I first heard of Herb Brooks the day I saw him for the first and final time. Herbie was a tried-and-true East Sider of St. Paul, Minnesota, and was at his high school alma mater, St. Paul Johnson, for the annual pancake breakfast in Spring 2003, 5 months before his untimely death in a car accident. Dad pointed Herb out to me, and I’ll never forget how happy Herb looked talking with a group of people in the school cafeteria. Sure, Herb easily could have known those people his entire life, or just as likely, he had just run into them that morning for the first time and wanted to have a cordial conversation with some fellow Johnson Governors. Though Herb had played and / or coached in colleges, the NHL, and for international and Olympic teams from around the world for the past 40 years, here he was at a simple pancake breakfast in his hometown chit-chatting with some fellow East Siders. The very next year at the pancake breakfast, the school honored Herb’s memory by retiring his #5 jersey. On a national scale, Disney released the greatest hockey movie ever made, “Miracle.” My desire to learn everything I could about Herb was on!
Gilbert does a fantastic job of covering the life and times of Herb Brooks from birth to death, with special emphasis on his coaching career at the University of Minnesota and the 1980 Winter Olympics. The author’s relationship with Brooks - which began when he was working as the noted hockey reporter at the Minneapolis newspaper and when Brooks became the Gophers head coach, with their great working relationship transforming to a deep friendship - is perhaps the greatest element to this biography and will forever make this piece stand out compared to anything published before or since. Ross Bernstein’s “Remembering Herbie” - which is essentially just a book of quotations gathered from Herb’s friends, family, players, and contemporaries - did a good job in highlighting Brooks’ philosophy degree and how he likely used it to his advantage throughout his coaching career, as well as stories of his exploits on St. Paul’s East Side. The recent work on highlighting each member of the 1980 Olympic team, “The Boys of Winter”, goes beyond all measure in covering most aspects of that 8 month journey. However, it wasn’t until this book that I was finally satisfied with the commentary on the great upset of the #2 seed, Czechoslovakia - leave it to a Minnesota newspaper reporter to be the one who actually followed Team USA all 8 months and recognized the importance of each Olympic game played.

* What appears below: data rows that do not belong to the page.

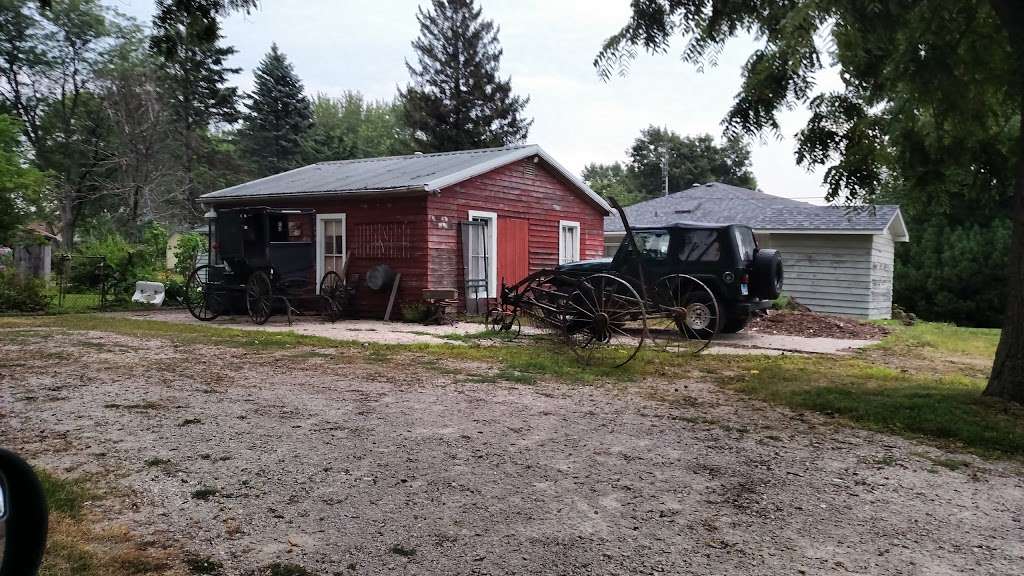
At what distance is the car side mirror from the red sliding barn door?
13592 mm

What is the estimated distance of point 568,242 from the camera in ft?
60.2

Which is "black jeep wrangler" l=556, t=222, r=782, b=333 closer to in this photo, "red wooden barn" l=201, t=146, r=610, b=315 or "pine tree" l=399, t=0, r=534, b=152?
"red wooden barn" l=201, t=146, r=610, b=315

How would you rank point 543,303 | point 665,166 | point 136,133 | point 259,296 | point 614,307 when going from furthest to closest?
point 665,166 → point 136,133 → point 259,296 → point 543,303 → point 614,307

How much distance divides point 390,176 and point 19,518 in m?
14.2

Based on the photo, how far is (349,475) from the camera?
421cm

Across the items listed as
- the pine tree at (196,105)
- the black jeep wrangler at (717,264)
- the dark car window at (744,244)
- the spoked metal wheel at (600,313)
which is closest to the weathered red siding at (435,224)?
the black jeep wrangler at (717,264)

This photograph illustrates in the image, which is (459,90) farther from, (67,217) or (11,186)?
(11,186)

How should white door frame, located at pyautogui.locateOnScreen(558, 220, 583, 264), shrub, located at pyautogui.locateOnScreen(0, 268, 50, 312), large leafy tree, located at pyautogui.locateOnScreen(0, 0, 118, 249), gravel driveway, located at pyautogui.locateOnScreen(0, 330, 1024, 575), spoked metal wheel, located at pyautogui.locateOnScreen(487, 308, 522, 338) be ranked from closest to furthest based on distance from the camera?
gravel driveway, located at pyautogui.locateOnScreen(0, 330, 1024, 575) < spoked metal wheel, located at pyautogui.locateOnScreen(487, 308, 522, 338) < shrub, located at pyautogui.locateOnScreen(0, 268, 50, 312) < white door frame, located at pyautogui.locateOnScreen(558, 220, 583, 264) < large leafy tree, located at pyautogui.locateOnScreen(0, 0, 118, 249)

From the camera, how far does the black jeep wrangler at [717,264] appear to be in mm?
11180

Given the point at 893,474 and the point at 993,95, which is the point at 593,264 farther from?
the point at 893,474

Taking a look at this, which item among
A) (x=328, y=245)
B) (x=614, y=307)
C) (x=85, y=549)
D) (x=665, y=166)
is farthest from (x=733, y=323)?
(x=665, y=166)

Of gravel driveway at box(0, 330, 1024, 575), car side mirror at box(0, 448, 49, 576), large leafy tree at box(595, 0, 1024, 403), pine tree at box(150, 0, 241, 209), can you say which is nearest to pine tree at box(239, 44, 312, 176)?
pine tree at box(150, 0, 241, 209)

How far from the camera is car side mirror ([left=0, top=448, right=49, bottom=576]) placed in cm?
204

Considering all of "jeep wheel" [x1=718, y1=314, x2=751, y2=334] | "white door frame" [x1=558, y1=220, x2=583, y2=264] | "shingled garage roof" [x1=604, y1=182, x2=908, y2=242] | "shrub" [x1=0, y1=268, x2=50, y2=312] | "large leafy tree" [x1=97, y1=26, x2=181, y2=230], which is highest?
"large leafy tree" [x1=97, y1=26, x2=181, y2=230]
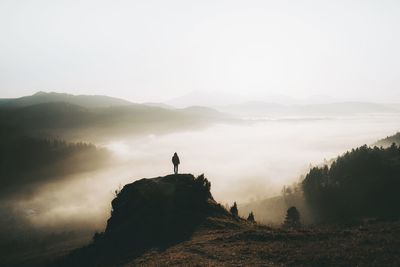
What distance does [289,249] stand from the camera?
30.4m

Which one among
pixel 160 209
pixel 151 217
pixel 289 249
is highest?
pixel 160 209

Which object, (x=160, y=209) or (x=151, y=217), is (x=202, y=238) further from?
(x=160, y=209)

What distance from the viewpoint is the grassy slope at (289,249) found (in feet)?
87.1

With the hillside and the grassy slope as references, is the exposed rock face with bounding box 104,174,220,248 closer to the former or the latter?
the hillside

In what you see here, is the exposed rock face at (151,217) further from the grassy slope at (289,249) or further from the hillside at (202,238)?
the grassy slope at (289,249)

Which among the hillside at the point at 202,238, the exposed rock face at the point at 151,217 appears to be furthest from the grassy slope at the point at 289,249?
the exposed rock face at the point at 151,217

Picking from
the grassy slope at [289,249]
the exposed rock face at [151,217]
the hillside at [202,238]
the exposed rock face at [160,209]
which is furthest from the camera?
the exposed rock face at [160,209]

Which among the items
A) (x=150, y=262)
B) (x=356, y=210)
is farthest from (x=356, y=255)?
(x=356, y=210)

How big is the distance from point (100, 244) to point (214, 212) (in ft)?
54.6

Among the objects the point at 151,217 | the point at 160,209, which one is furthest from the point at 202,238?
the point at 160,209

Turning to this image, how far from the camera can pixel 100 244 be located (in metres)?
49.2

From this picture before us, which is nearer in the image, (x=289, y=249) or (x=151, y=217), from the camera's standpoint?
(x=289, y=249)

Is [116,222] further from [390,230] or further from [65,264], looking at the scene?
[390,230]

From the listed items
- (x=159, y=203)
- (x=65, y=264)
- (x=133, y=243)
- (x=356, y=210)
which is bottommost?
(x=356, y=210)
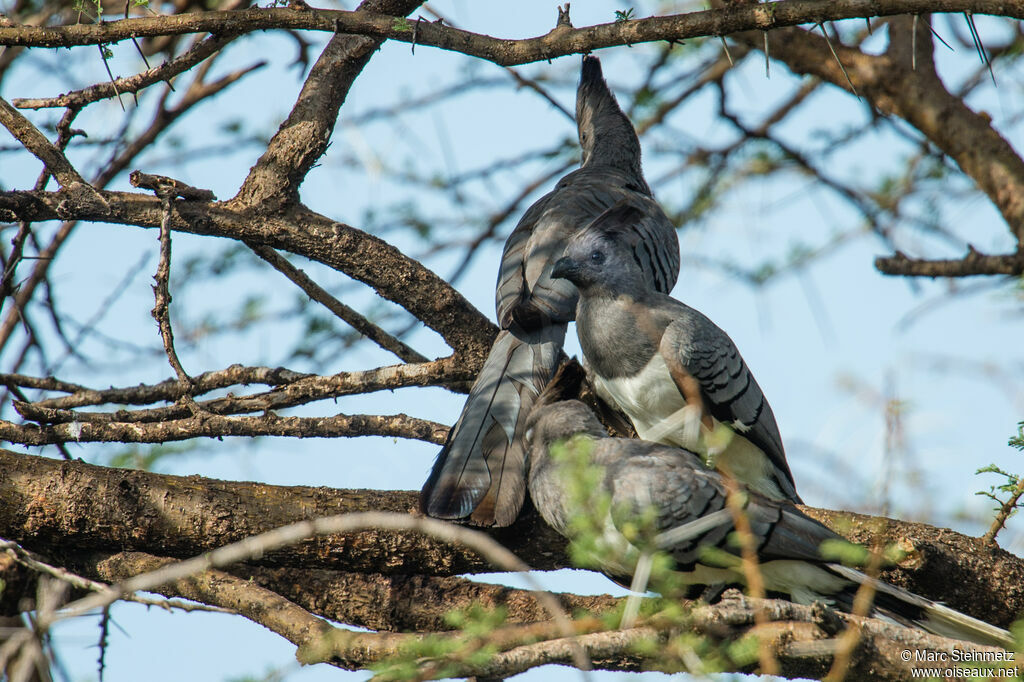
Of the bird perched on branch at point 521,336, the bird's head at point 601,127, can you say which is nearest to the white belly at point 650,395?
the bird perched on branch at point 521,336

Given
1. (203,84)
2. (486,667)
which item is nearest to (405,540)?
(486,667)

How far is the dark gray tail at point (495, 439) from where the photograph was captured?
3.58 metres

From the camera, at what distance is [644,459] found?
3.38 meters

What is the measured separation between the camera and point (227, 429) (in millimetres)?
4051

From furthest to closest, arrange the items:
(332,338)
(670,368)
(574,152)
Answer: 1. (574,152)
2. (332,338)
3. (670,368)

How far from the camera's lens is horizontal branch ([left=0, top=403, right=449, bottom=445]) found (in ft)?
13.4

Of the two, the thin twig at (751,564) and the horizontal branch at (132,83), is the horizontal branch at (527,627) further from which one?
the horizontal branch at (132,83)

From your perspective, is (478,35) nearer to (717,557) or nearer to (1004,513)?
(717,557)

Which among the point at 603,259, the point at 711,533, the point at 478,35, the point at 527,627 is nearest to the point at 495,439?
the point at 603,259

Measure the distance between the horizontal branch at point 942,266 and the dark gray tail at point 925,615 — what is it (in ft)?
9.45

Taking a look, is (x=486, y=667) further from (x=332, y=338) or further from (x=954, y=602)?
(x=332, y=338)

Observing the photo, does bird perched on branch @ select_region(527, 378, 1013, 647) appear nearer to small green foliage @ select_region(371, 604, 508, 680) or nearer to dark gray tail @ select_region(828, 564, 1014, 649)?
dark gray tail @ select_region(828, 564, 1014, 649)

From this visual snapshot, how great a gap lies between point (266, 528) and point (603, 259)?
5.57ft

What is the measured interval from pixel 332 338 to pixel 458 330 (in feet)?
5.19
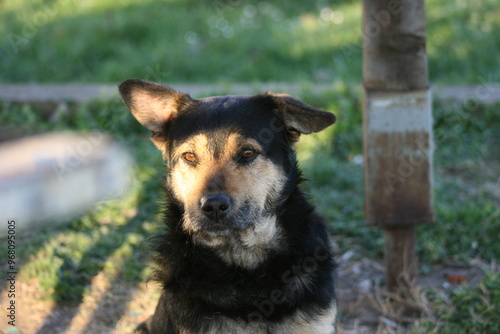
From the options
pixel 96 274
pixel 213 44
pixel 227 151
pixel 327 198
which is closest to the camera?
pixel 227 151

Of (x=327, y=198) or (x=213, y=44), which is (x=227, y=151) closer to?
(x=327, y=198)

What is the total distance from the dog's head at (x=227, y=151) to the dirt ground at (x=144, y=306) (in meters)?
1.48

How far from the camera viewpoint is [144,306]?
502cm

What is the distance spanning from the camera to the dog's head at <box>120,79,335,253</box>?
351cm

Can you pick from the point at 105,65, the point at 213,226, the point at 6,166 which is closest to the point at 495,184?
the point at 213,226

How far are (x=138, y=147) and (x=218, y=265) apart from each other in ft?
12.8

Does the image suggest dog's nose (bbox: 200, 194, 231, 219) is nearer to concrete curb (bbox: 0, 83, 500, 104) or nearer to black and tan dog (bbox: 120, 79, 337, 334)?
black and tan dog (bbox: 120, 79, 337, 334)

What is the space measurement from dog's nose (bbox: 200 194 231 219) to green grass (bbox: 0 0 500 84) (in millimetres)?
5600

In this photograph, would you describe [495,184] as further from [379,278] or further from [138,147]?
[138,147]

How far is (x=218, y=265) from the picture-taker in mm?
3723

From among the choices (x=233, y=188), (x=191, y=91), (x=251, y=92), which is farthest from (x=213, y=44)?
(x=233, y=188)

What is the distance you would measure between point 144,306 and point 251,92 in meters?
3.56

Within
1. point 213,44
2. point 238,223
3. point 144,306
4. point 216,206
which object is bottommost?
point 144,306

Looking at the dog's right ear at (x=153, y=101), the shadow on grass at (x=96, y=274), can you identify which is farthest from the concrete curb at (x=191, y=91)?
the dog's right ear at (x=153, y=101)
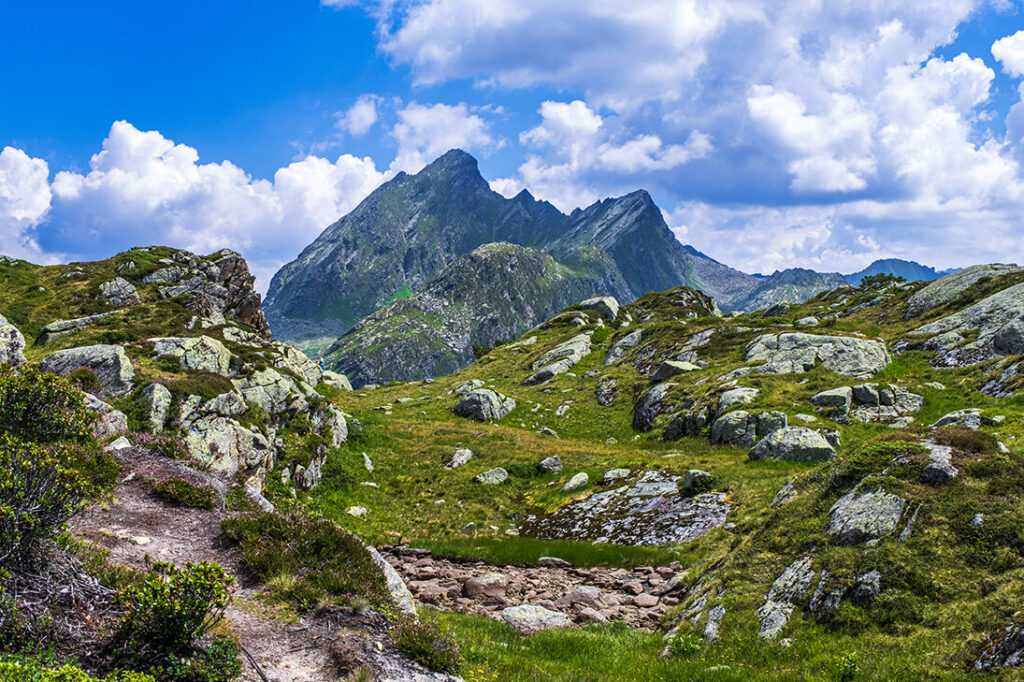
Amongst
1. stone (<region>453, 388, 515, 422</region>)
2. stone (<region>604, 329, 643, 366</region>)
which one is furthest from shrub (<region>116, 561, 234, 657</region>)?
stone (<region>604, 329, 643, 366</region>)

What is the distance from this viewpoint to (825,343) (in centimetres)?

All in all, Gilbert manages to capture the essence of both these aforementioned books while offering the complete and focused story of the greatest developmental hockey coach the world may have ever known. As a fellow East Sider and Johnson alumni, but also as a fan of this great sport, I will always cherish everything Herb Brooks gave to this world. For that, we say “Thank you, Herb!” (And my grandma’s sister will always be thankful for that kiss you shared with her, probably in the late 1950s, while my grandma was in the other room. Oh, Herbie!)